> [Problem to solve]:
Please give every line of the entries below as a numbered list, leaving out blank lines and the pictures.

----- Data listing

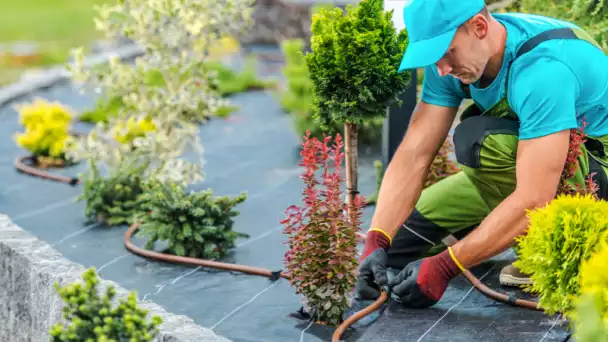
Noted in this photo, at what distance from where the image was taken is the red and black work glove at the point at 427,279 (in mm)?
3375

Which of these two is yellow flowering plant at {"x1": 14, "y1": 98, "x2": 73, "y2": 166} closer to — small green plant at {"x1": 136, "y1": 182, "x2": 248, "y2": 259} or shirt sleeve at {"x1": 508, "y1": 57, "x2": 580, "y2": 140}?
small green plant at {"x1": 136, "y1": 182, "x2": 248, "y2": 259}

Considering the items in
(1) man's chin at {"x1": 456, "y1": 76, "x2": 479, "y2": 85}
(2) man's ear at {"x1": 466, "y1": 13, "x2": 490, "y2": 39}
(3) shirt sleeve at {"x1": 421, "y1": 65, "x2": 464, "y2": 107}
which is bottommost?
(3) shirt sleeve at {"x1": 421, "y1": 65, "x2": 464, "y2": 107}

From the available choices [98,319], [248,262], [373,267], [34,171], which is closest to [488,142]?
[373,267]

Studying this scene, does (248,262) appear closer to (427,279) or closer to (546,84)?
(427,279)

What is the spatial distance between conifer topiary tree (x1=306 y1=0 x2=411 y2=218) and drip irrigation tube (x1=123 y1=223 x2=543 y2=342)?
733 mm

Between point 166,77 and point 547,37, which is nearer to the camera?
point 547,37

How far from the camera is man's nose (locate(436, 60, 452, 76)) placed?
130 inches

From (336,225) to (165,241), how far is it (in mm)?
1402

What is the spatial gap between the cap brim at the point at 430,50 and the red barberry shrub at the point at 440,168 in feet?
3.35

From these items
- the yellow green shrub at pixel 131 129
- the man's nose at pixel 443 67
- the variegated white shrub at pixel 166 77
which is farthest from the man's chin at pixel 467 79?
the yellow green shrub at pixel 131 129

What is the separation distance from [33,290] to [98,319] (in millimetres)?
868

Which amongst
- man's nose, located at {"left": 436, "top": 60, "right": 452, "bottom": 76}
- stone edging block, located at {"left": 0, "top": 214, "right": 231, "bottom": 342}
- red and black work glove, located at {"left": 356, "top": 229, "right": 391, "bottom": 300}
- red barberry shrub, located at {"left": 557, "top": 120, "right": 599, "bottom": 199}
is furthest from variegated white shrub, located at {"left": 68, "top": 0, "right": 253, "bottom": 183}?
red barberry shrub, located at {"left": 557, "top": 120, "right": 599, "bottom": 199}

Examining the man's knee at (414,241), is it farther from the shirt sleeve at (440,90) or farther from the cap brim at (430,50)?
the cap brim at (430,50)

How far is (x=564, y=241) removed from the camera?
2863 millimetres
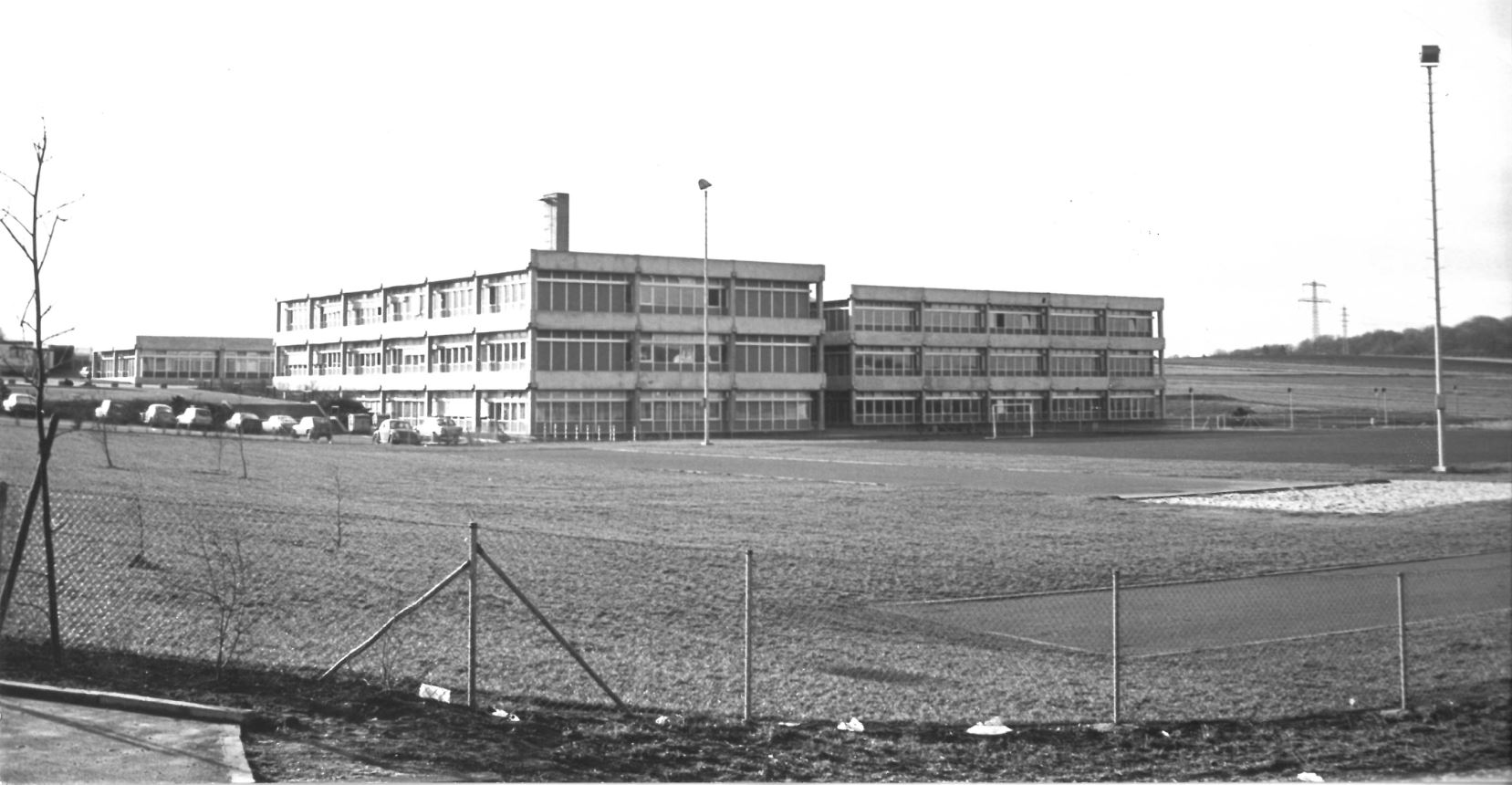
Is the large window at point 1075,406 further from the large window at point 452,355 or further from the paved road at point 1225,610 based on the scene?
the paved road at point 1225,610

----------

> [Exercise solution]:
1. Noted in this photo, at what distance from where the image was taken is the red and black work glove at the point at 427,279 (in mm)?
2. 3375
3. Which of these two is yellow flowering plant at {"x1": 14, "y1": 98, "x2": 73, "y2": 166} closer to — small green plant at {"x1": 136, "y1": 182, "x2": 248, "y2": 259} or shirt sleeve at {"x1": 508, "y1": 57, "x2": 580, "y2": 140}?
4. small green plant at {"x1": 136, "y1": 182, "x2": 248, "y2": 259}
5. Considering the items in
6. (1) man's chin at {"x1": 456, "y1": 76, "x2": 479, "y2": 85}
7. (2) man's ear at {"x1": 466, "y1": 13, "x2": 490, "y2": 39}
8. (3) shirt sleeve at {"x1": 421, "y1": 65, "x2": 464, "y2": 107}
9. which is bottommost?
10. (3) shirt sleeve at {"x1": 421, "y1": 65, "x2": 464, "y2": 107}
11. From the available choices [98,319], [248,262], [373,267], [34,171], which is closest to [488,142]?
12. [373,267]
13. Studying this scene, does (248,262) appear closer to (427,279) or closer to (546,84)?
14. (427,279)
15. What is the spatial distance between conifer topiary tree (x1=306 y1=0 x2=411 y2=218) and drip irrigation tube (x1=123 y1=223 x2=543 y2=342)?
16. 733 mm
17. Between point 166,77 and point 547,37, which is nearer to the camera?
18. point 547,37
19. How far from the camera is man's nose (locate(436, 60, 452, 76)) placed?
20. 130 inches
21. From (336,225) to (165,241), how far is it (in mm)?
22. 1402
23. What is the spatial gap between the cap brim at the point at 430,50 and the red barberry shrub at the point at 440,168 in feet?
24. 3.35
25. From these items
26. - the yellow green shrub at pixel 131 129
27. - the man's nose at pixel 443 67
28. - the variegated white shrub at pixel 166 77
29. which is farthest from the man's chin at pixel 467 79?
30. the yellow green shrub at pixel 131 129
31. What is the separation distance from [33,290] to [98,319] (in millimetres)?
32. 868
33. Which amongst
34. - man's nose, located at {"left": 436, "top": 60, "right": 452, "bottom": 76}
35. - stone edging block, located at {"left": 0, "top": 214, "right": 231, "bottom": 342}
36. - red and black work glove, located at {"left": 356, "top": 229, "right": 391, "bottom": 300}
37. - red barberry shrub, located at {"left": 557, "top": 120, "right": 599, "bottom": 199}
38. is furthest from variegated white shrub, located at {"left": 68, "top": 0, "right": 253, "bottom": 183}?
39. red barberry shrub, located at {"left": 557, "top": 120, "right": 599, "bottom": 199}
40. Examining the man's knee at (414,241), is it farther from the shirt sleeve at (440,90) or farther from the cap brim at (430,50)?
41. the cap brim at (430,50)
42. How far is (x=564, y=241) removed from the camera?
43. 2863 millimetres
44. Is the large window at point 1075,406 further from the large window at point 452,355 or further from the paved road at point 1225,610 based on the scene?
45. the paved road at point 1225,610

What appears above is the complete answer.